To date, the World of Stories program has reached 337 schools, 94,250 students and 754 teachers and created new libraries containing 128,300 books.

At The Reading Agency, known for their work on the annual Summer Reading Challenge, there has been a particular focus on helping children re-engage with the joys of learning. In 2021, it piloted 10 local authorities to reach children who most need the benefits of reading and may not be members of a public library or whose families may not currently take them to the library.

The charity worked with schools and community organizations to get children involved in the challenge before the end of the school year and experimented with membership in a universal library, enrolling all elementary-age children in the area.

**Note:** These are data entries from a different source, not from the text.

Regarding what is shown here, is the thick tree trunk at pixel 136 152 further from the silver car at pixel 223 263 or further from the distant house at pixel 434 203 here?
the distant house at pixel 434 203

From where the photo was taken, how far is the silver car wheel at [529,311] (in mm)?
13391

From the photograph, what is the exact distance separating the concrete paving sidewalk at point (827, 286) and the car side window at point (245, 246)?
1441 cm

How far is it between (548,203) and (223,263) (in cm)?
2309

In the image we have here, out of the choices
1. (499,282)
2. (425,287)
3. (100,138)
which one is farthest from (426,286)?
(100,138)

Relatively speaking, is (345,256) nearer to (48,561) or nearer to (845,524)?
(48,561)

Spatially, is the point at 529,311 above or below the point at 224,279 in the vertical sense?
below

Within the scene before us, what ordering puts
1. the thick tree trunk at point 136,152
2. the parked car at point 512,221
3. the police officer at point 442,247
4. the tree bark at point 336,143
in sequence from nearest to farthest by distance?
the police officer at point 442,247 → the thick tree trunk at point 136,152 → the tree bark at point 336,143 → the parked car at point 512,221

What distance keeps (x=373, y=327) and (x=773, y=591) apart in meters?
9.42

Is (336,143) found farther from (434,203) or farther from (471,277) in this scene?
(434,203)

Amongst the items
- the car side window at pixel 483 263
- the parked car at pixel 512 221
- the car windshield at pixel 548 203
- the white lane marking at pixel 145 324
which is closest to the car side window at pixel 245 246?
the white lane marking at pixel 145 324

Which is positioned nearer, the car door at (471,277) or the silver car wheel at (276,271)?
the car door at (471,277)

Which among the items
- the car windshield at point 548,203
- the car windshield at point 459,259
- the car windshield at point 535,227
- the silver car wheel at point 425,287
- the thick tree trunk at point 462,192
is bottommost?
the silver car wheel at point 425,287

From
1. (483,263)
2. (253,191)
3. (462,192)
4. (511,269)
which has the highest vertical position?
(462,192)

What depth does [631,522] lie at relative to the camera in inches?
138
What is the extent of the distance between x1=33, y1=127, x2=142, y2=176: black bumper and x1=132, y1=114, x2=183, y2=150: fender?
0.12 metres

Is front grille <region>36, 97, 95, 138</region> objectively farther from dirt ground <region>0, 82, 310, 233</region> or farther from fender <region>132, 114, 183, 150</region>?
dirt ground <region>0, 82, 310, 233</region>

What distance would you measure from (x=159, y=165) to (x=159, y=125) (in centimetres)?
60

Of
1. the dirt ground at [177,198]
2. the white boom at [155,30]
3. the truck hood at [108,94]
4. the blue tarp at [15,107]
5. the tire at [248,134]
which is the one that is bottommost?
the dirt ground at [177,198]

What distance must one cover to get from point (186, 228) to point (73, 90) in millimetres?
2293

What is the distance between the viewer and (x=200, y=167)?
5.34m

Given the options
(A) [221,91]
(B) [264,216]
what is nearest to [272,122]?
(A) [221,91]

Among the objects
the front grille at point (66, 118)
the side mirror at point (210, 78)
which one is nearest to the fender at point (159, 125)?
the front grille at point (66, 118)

Debbie Hicks, creative director, said the results were “really impressive” and resulted in 100,000 additional children enrolling in the flagship summer reading programme. “There was a real impact on library membership, there was a real impact on the partnerships that public libraries had built with schools and other community organizations. We are running this pilot again this year, with 30 agencies building on these insights from year one to model a new partnership approach to expand the reach and impact of the Summer Reading Challenge.”

While Tarrant hailed this work as “absolutely fantastic,” she said she would “really welcome additional support for secondary school libraries,” noting that most programs focus on elementary school-age children. “Pedagogically it makes a lot of sense, because the earlier you encourage children to read, the better it is for them educationally and for their life chances. But if there is no secondary school library, it is not easy to continue this reading habit.”

She stressed the need for secondary school libraries to help children build the skills needed for the transition to higher education, such as B. Information literacy such as bibliography and references.